Google walkout contro le molestie

Migliaia di dipendenti di Google, in tutto il mondo, si sono uniti alla protesta contro lo scandalo molestie che ha investito la compagnia.

La protesta è iniziata giovedì 1 novembre alle 11.10 ora locale di ogni sede ed è già stata soprannominata come il MeToo di Google. Migliaia di dipendenti dell’azienda, in tutto il mondo, hanno interrotto il proprio turno di lavoro e sono scesi in piazza per protestare contro lo scandalo molestie che ha colpito il colosso dell’informatica. La campagna, identificata dall’hashtag #GoogleWalkout, ha raccolto un enorme consenso.

Manifestanti google

Google Walkout For Real Change

I manifestanti di Google hanno avanzato cinque richieste:

  • La fine dell’arbitrato forzato in caso di molestie e discriminazioni.
  • L’impegno a mettere fine al gender pay gap e alla differenza tra le opportunità lavorative tra due sessi.
  • Una relazione sulla trasparenza delle molestie sessuali divulgata pubblicamente.
  • Un processo chiaro, uniforme e globalmente inclusivo per denunciare gli abusi in modo sicuro e anonimo.
  • La nomina di un “funzionario delle diversità” che risponda direttamente al Ceo dell’azienda e e formuli raccomandazioni al Cda.

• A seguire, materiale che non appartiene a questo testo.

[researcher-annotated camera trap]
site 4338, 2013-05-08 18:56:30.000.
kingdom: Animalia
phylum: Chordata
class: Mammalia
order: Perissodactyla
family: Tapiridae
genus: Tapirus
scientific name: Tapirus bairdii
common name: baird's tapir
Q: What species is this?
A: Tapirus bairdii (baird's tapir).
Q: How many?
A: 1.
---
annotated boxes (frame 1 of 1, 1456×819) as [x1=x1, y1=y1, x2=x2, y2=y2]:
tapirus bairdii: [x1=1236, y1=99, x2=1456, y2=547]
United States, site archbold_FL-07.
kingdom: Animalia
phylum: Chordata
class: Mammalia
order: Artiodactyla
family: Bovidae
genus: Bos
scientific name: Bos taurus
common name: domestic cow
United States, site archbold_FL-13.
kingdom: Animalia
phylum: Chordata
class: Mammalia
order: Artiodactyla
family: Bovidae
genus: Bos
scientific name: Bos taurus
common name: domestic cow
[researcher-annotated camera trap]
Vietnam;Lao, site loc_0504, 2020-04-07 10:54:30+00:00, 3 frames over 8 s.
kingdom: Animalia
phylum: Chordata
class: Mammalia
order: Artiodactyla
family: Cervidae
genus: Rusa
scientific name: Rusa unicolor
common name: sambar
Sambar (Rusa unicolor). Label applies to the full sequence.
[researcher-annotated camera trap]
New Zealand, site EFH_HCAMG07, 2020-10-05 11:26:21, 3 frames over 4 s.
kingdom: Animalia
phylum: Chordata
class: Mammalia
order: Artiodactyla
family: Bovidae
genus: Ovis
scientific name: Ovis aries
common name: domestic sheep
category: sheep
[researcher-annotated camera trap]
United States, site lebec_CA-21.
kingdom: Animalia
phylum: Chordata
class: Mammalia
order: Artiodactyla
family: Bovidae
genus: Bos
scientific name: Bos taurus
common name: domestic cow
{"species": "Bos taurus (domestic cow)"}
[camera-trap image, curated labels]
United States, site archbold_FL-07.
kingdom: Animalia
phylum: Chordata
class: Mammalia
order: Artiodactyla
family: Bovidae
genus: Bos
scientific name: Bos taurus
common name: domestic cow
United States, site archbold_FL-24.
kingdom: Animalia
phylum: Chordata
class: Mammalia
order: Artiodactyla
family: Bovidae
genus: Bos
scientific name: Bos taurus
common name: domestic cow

Le cinque richieste di Google Walkout

Google, scandalo molestie

La protesta è nata pochi giorni dopo che il New York Times ha pubblicato un’inchiesta su Andy Rubin, creatore del software mobile di Android e alto dirigente dell’azienda. Rubin è stato accusato dalle dipendenti di condotta inappropriata. Ma nonostante questo ha ricevuto dalla società una buonuscita pari a 90 milioni di dollari. Una cifra che contrasta con quanto affermato da Sundar Pichai, Ceo dell’azienda, che in una nota interna ha comunicato di aver adottato una politica “sempre più dura” contro i molestatori interni. Pichai ha inoltre dichiarato di aver licenziato, negli ultimi due anni, 48 dipendenti di cui 13 dirigenti, senza alcuna buonuscita. Tra i vertici coinvolti nello scandalo c’è anche Richard DeVaul, a capo del laboratorio di ricerca Alphabet. Ma i manifestanti affermano che “ce ne sono altre migliaia, ad ogni livello della compagnia”.